RECORDS FOR THE EXERCISE:
————

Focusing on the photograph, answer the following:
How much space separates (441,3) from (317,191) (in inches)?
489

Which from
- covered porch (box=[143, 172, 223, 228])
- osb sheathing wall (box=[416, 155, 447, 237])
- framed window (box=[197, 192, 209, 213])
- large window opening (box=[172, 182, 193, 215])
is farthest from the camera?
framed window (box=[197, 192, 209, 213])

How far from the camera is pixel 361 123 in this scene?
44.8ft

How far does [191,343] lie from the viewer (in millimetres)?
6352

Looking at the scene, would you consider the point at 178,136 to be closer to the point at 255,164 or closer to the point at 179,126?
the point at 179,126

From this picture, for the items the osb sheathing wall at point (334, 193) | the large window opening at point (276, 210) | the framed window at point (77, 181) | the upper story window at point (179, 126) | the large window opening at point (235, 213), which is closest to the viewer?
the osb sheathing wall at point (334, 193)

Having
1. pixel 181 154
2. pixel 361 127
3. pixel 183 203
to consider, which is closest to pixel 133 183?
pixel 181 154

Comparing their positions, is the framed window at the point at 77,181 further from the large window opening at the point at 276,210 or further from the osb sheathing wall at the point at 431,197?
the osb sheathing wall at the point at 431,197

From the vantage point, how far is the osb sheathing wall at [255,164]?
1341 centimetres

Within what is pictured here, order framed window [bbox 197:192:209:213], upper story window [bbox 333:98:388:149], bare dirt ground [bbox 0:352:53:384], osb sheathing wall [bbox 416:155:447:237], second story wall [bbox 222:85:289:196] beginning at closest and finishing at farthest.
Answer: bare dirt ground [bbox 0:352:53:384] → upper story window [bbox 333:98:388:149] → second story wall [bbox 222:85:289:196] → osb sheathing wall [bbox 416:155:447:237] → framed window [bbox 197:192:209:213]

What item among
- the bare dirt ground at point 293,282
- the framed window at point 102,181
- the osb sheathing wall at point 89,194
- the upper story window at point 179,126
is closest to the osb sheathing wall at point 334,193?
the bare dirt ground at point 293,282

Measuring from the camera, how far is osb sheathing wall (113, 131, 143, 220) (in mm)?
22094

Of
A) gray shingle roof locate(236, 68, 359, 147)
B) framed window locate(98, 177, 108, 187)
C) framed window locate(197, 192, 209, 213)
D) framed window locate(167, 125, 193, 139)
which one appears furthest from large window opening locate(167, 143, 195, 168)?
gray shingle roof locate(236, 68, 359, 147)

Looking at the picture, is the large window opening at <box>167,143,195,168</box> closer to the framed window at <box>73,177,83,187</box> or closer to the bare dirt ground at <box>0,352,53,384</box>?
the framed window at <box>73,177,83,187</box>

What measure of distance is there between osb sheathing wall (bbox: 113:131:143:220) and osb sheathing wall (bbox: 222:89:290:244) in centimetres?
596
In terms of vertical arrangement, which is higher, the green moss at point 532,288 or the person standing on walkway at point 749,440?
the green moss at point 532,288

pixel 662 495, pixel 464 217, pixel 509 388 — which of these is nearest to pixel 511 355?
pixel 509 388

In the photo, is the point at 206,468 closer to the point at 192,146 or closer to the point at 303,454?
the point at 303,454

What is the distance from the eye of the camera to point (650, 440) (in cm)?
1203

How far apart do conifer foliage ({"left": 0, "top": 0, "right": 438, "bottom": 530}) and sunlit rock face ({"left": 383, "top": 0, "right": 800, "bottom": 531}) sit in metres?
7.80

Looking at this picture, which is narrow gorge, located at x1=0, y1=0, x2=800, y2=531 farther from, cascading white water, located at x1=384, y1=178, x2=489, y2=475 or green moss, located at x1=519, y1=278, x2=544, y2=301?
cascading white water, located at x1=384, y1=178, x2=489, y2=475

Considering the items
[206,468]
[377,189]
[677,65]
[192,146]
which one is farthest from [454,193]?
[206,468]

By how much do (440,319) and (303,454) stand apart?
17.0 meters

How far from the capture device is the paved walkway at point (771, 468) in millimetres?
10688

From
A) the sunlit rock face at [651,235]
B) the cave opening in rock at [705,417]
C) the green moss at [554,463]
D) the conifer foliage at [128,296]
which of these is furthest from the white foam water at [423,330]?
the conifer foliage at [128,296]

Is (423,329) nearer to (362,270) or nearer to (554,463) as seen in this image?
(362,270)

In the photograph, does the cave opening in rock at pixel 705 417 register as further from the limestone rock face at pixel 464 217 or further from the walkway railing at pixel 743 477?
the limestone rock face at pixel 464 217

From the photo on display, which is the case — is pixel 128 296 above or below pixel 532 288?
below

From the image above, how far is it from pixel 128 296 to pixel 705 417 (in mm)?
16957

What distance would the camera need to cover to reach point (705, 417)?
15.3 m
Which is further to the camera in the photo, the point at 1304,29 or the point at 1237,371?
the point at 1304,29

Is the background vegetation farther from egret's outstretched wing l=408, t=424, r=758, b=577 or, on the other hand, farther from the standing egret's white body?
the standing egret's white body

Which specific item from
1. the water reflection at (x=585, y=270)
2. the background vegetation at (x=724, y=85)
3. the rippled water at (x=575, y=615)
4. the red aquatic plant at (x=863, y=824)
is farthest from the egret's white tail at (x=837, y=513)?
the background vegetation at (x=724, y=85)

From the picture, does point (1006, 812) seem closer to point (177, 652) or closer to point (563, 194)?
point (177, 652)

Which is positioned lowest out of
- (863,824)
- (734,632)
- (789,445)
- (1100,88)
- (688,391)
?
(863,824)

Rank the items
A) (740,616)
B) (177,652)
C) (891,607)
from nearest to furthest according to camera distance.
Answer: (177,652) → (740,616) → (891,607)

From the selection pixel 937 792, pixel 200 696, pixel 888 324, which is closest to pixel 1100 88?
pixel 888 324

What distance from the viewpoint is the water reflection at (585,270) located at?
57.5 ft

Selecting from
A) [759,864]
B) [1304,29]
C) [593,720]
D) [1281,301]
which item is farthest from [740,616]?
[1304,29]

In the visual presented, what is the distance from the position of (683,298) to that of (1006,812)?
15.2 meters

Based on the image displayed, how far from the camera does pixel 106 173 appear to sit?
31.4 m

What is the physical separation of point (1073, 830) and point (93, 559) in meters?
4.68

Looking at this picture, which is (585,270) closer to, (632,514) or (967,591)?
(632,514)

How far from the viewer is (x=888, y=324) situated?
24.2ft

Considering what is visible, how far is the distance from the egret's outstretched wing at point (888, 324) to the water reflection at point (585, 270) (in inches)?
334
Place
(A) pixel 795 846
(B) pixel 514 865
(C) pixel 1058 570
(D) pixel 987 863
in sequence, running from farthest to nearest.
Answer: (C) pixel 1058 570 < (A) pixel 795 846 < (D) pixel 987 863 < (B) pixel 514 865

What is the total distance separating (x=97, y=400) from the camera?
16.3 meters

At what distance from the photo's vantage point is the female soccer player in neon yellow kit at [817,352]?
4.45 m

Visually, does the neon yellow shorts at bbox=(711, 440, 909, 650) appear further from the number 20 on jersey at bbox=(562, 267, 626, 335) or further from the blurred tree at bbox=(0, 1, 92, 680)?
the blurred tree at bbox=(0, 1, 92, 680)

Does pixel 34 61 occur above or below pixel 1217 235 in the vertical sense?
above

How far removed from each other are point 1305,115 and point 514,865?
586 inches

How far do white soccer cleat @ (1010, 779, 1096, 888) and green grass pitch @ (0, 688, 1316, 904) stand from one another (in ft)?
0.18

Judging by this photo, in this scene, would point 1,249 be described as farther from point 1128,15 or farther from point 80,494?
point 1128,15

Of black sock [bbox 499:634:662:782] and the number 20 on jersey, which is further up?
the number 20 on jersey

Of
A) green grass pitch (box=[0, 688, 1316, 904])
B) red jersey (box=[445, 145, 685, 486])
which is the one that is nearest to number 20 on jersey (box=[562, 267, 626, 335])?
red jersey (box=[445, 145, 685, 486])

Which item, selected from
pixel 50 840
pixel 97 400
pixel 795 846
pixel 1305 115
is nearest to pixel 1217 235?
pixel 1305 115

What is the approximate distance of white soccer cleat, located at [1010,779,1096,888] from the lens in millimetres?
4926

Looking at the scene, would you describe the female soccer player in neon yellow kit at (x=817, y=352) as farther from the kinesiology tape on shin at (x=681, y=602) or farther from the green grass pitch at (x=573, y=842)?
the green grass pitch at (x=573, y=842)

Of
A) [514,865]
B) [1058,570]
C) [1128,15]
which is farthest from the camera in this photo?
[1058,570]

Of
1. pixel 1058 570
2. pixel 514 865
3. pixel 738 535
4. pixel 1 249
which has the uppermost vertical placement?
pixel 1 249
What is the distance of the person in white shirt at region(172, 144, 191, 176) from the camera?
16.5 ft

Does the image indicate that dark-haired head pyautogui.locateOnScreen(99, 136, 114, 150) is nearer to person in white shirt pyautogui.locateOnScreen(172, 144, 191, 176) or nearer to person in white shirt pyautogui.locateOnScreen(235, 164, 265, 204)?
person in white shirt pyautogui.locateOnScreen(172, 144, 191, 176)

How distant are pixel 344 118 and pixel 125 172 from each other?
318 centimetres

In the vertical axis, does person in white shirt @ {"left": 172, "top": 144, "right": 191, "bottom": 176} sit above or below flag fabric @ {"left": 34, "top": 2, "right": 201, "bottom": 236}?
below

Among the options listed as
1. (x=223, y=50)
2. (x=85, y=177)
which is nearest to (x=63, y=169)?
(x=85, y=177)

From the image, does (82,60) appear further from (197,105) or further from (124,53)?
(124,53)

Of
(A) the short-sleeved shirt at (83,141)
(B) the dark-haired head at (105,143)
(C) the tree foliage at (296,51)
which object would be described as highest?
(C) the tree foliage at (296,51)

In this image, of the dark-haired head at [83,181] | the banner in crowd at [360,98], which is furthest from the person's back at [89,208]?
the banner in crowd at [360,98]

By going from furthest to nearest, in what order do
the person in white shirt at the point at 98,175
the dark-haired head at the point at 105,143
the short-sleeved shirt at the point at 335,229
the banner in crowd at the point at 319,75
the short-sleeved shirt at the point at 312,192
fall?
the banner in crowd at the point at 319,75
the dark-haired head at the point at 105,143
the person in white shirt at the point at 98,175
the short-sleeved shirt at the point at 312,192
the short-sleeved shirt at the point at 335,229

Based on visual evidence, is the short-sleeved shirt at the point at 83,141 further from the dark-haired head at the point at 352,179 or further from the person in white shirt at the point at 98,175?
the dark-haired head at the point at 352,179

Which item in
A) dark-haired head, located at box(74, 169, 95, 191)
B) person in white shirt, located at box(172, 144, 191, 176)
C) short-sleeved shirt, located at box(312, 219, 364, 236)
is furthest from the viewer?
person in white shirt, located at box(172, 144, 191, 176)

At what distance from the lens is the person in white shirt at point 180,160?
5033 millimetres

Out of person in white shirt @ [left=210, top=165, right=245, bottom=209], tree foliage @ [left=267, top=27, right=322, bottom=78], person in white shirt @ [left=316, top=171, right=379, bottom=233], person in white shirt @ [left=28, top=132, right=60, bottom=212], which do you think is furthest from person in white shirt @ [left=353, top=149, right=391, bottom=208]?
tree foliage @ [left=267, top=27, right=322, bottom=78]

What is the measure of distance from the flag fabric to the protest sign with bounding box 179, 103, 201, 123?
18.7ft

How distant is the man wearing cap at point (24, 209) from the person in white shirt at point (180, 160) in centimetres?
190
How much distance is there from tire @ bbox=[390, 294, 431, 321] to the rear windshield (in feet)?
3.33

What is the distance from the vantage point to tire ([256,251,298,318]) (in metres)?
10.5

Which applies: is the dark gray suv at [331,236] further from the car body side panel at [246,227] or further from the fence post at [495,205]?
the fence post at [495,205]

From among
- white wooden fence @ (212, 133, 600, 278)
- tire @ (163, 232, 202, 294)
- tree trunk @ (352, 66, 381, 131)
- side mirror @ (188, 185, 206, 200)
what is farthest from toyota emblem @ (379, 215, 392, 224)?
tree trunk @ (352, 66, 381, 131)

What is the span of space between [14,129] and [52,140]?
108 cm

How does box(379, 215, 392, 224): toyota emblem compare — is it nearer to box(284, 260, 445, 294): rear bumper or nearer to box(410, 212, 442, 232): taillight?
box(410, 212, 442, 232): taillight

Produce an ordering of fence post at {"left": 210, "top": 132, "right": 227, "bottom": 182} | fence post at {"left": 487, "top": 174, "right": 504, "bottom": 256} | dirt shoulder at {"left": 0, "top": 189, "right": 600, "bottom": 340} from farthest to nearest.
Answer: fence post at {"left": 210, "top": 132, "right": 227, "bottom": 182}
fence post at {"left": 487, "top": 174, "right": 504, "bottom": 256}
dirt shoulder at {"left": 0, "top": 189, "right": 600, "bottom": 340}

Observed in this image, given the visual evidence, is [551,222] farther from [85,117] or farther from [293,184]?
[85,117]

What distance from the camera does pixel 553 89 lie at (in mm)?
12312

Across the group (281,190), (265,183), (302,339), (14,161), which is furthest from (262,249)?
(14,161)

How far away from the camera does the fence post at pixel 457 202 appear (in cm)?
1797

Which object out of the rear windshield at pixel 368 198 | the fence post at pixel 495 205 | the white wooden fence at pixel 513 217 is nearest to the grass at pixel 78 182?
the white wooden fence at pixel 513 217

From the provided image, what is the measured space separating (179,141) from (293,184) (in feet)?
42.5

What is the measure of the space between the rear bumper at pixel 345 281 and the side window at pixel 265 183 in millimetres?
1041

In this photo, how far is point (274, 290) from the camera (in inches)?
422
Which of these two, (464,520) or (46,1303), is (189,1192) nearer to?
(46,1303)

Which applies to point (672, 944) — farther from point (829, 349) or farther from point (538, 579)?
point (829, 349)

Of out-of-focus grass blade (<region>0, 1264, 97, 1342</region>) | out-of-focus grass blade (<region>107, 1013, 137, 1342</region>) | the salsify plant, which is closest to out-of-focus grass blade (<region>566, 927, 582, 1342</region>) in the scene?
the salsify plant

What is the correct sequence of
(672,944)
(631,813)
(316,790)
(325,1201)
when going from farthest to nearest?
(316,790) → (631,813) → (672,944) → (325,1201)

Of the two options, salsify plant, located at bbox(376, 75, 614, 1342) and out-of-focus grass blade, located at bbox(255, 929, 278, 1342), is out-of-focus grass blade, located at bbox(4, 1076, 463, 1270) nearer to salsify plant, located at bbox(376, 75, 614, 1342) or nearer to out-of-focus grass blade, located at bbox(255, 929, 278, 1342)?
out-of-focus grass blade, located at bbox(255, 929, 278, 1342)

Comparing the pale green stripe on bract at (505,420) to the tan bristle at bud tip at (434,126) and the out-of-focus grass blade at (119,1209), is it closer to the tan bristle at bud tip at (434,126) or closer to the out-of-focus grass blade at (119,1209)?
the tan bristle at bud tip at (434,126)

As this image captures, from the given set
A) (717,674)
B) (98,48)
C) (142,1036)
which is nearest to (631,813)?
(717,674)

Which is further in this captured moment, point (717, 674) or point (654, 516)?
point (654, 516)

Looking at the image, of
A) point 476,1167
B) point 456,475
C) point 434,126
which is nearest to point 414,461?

————

WRITTEN REQUEST: Can you reproduce the part that opens with the line containing "Considering what is" and closes with the line containing "Answer: (C) pixel", changing "sequence" to "order" and leaving everything else unchanged?

FINISHED ANSWER:
Considering what is visible, how far is the distance from the egret's outstretched wing at point (888, 324) to the water reflection at point (585, 270) (in inches)?
334
Place
(A) pixel 795 846
(B) pixel 514 865
(C) pixel 1058 570
(D) pixel 987 863
in order, running from farthest to nearest.
Answer: (C) pixel 1058 570 < (A) pixel 795 846 < (D) pixel 987 863 < (B) pixel 514 865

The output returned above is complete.